──────── PASSAGE ────────
In fact, Heidegger was not at all the first to grasp the condition of Dasein, though he may well have been the first to formulate it as an imperative philosophical principle. Since the middle of the nineteenth century, there had been many writers in different areas, who had offered different accounts of this principle. One of the most compelling of these was geometrical. In 1873, the mathematician W.K. Clifford published in the journal Nature a translation of an essay by the German mathematician Bernhard Riemann, which coolly announced ‘the propositions of geometry cannot be derived from general notions of magnitude… the properties that distinguish space from other conceivable triply extended magnitudes are only to be deduced from experience’. This was not so much dynamic, as dynamiting. British mathematicians, and British schoolchildren, were schooled in the absolute geometry of Euclid, which, it was assumed, must describe the absolute conditions of space, which must apply anywhere within it. Riemann’s answer, as it was broadcast and amplified to English-speaking readers like Clifford and Herman Helmholtz, was to point out that Euclid’s postulates are universally true only for a flat space, or a space of uniform curvature. If one cuts out a triangle from the surface of a sphere, the triangle can be taken and laid out anywhere else on the surface of the sphere without distortion. But if the curvature of the space varies, the triangle will not always fit in its new location. A universe in which space did not have uniform curvature would be a universe in which , for example, the sum of the angles of a triangle would not always add up to 180. The appalling news for Victorian Euclideans was that Euclid’s axioms were not absolute, and did not apply necessarily to all space in the universe, but were simply a description of local, perhaps even rather parochial, conditions. This meant that geometry did not govern space, but was subject to it. In order to know what kind of geometry applied in your neck of the universe, you would have to know precisely what shape of neck it was. In other words, being, for the mathematicians who opened up the possibility of non-Euclidean geometry, was not being-as-such, but always being-there.
One, less mathematical response to this was the perspectivism of Nietzsche and his many followers, witting and unwitting. Nietzsche suggests that it would never be possible to adopt what later would come to be called a ‘view from nowhere’, that all visions on the world were necessarily from some located point of view or another: ‘let us guard against the snares of such contradictory concepts as “pure reason,” “absolute spirituality,” knowledge in itself””: these always demand that we should think of an eye that is absolutely unthinkable, an eye turned in no particular direction, in which the active and interpreting forces, through which alone seeing becomes seeing something are supposed to be lacking’. Nietzsche’s perspectivism would become the foundation of an entire aesthetic, when Henry James derived from it his entire theory of the art of fiction. What mattered, he wrote, was where one took one’s stand as a writer, whose eyes one looked through. It might be possible to compound different points of view, but it was not possible to look from no point of view at all.
──────── THE DATA ────────
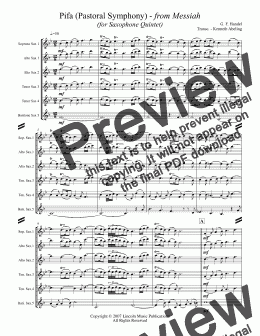 page one of Handel - Pifa (Pastoral Symphony) - from Messiah (for Saxophone Quintet SATTB or AATTB)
────────
◆ ABOUT THIS TASK:
According to the passage on geometry and point of view, in what year and in which journal did W.K. Clifford publish his translation of Bernhard Riemann's essay?

◆ OUTPUT OF THE EXERCISE:
In 1873, in the journal Nature.